▶ _PROBLEM STATEMENT_
Among the entries below, which lines run from the line with "казино онлайн кз" through the line with "Wooden dome and"? Retype those, both ends included, exactly and without pictures.

▶ _SUPPLIED MATERIAL_
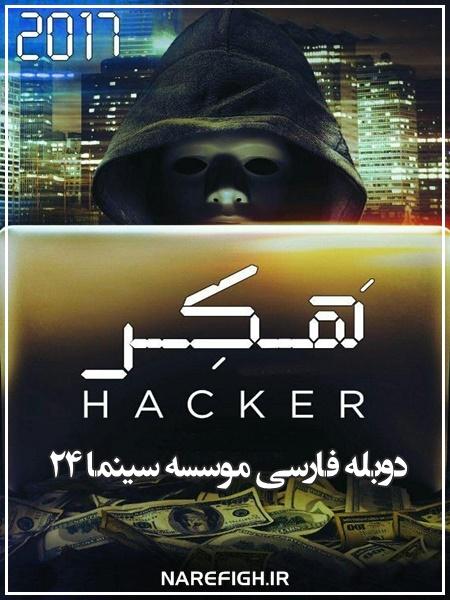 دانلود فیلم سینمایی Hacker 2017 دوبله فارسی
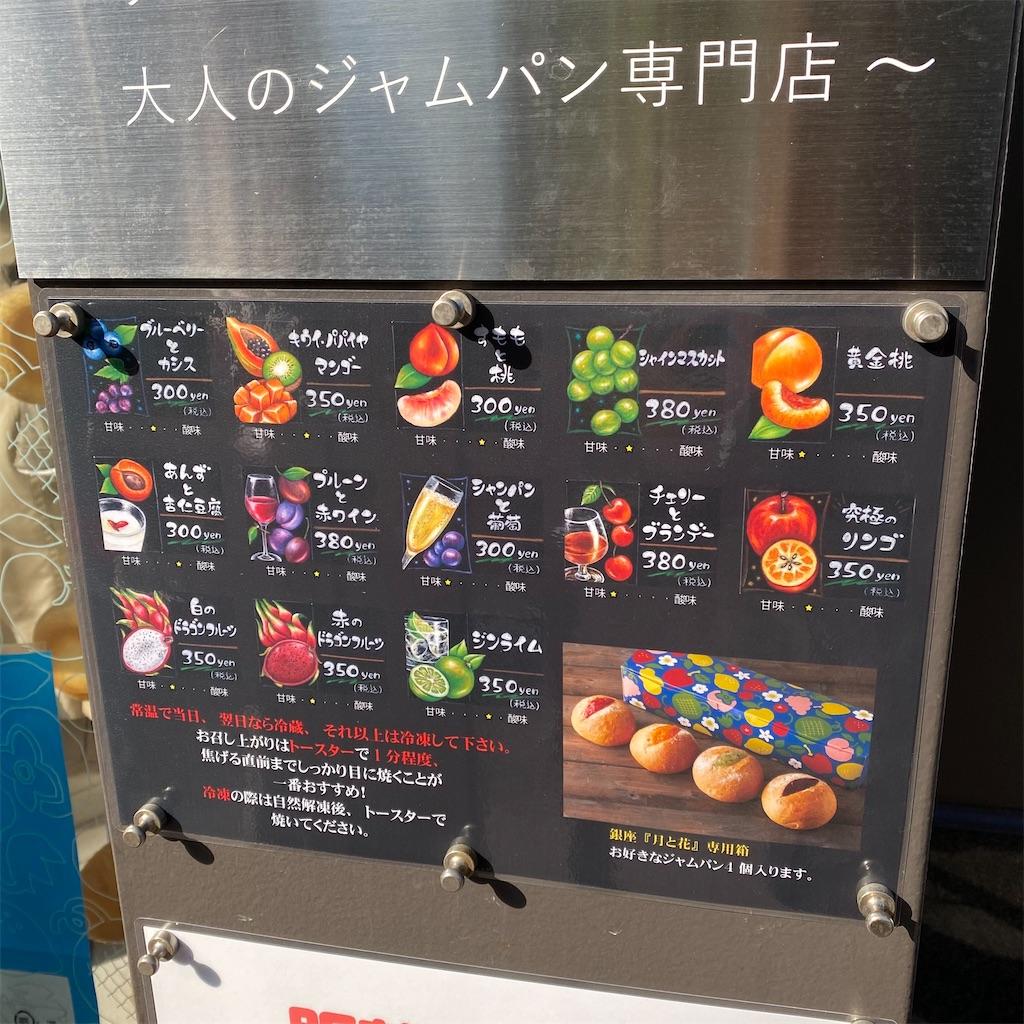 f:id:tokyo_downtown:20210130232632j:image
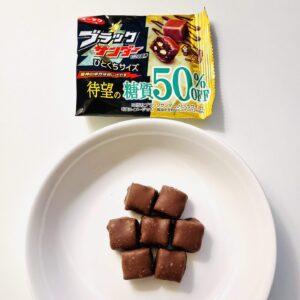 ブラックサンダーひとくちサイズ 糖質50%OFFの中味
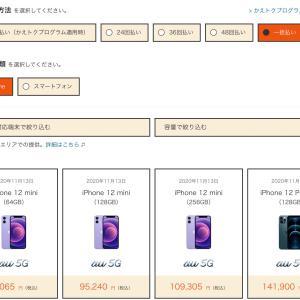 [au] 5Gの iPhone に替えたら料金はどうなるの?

* * *

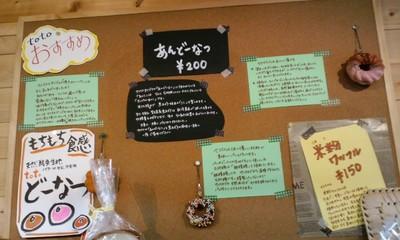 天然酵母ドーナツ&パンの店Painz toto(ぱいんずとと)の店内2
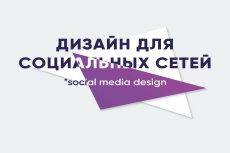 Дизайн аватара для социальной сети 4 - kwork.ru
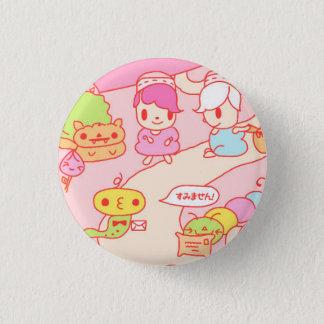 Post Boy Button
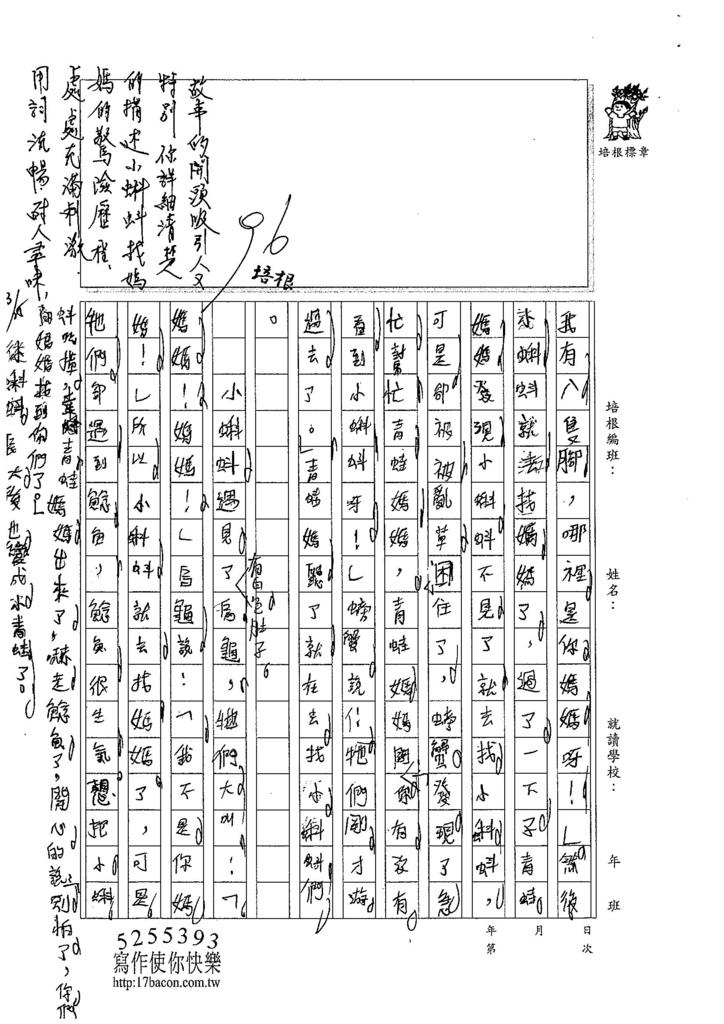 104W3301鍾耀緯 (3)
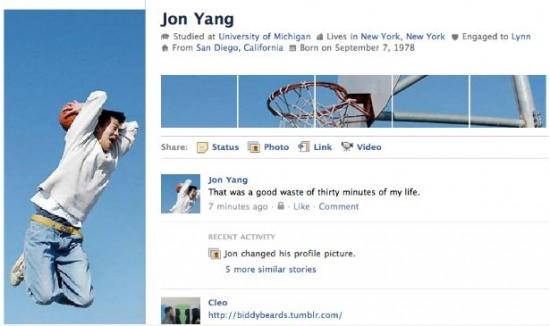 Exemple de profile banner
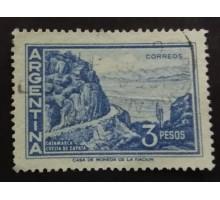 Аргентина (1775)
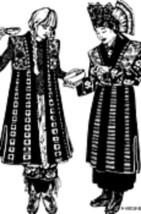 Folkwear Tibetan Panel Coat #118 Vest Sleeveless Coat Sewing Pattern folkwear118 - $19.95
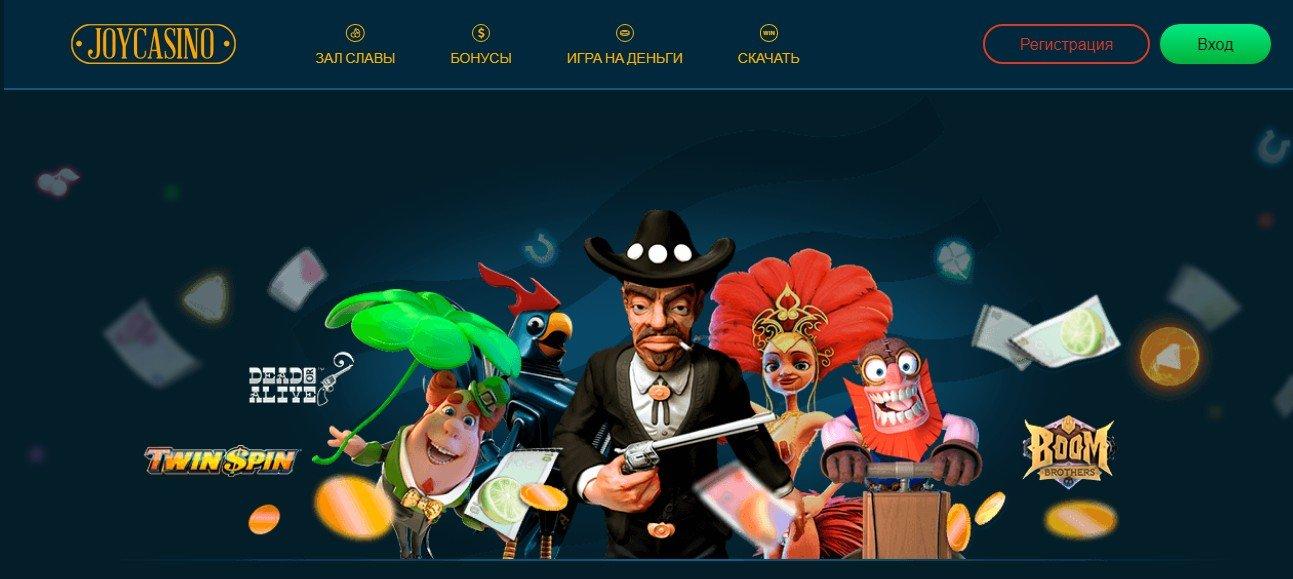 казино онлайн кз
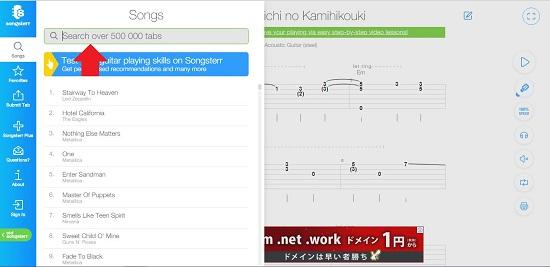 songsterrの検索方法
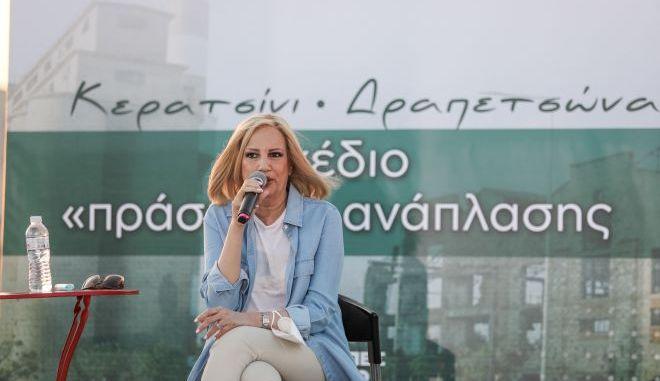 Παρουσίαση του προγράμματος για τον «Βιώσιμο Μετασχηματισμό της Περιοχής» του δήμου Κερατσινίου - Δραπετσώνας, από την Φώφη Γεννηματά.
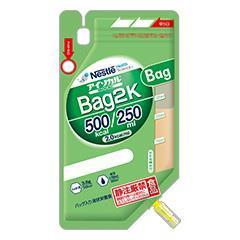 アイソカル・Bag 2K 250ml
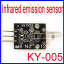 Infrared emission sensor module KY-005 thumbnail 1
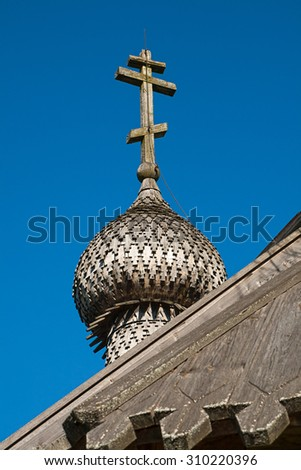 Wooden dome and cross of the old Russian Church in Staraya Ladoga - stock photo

▶ _SOLUTION TO THE PROBLEM_
 казино онлайн кз
 songsterrの検索方法
 Παρουσίαση του προγράμματος για τον «Βιώσιμο Μετασχηματισμό της Περιοχής» του δήμου Κερατσινίου - Δραπετσώνας, από την Φώφη Γεννηματά.
 アイソカル・Bag 2K 250ml
 Infrared emission sensor module KY-005 thumbnail 1
 Wooden dome and cross of the old Russian Church in Staraya Ladoga - stock photo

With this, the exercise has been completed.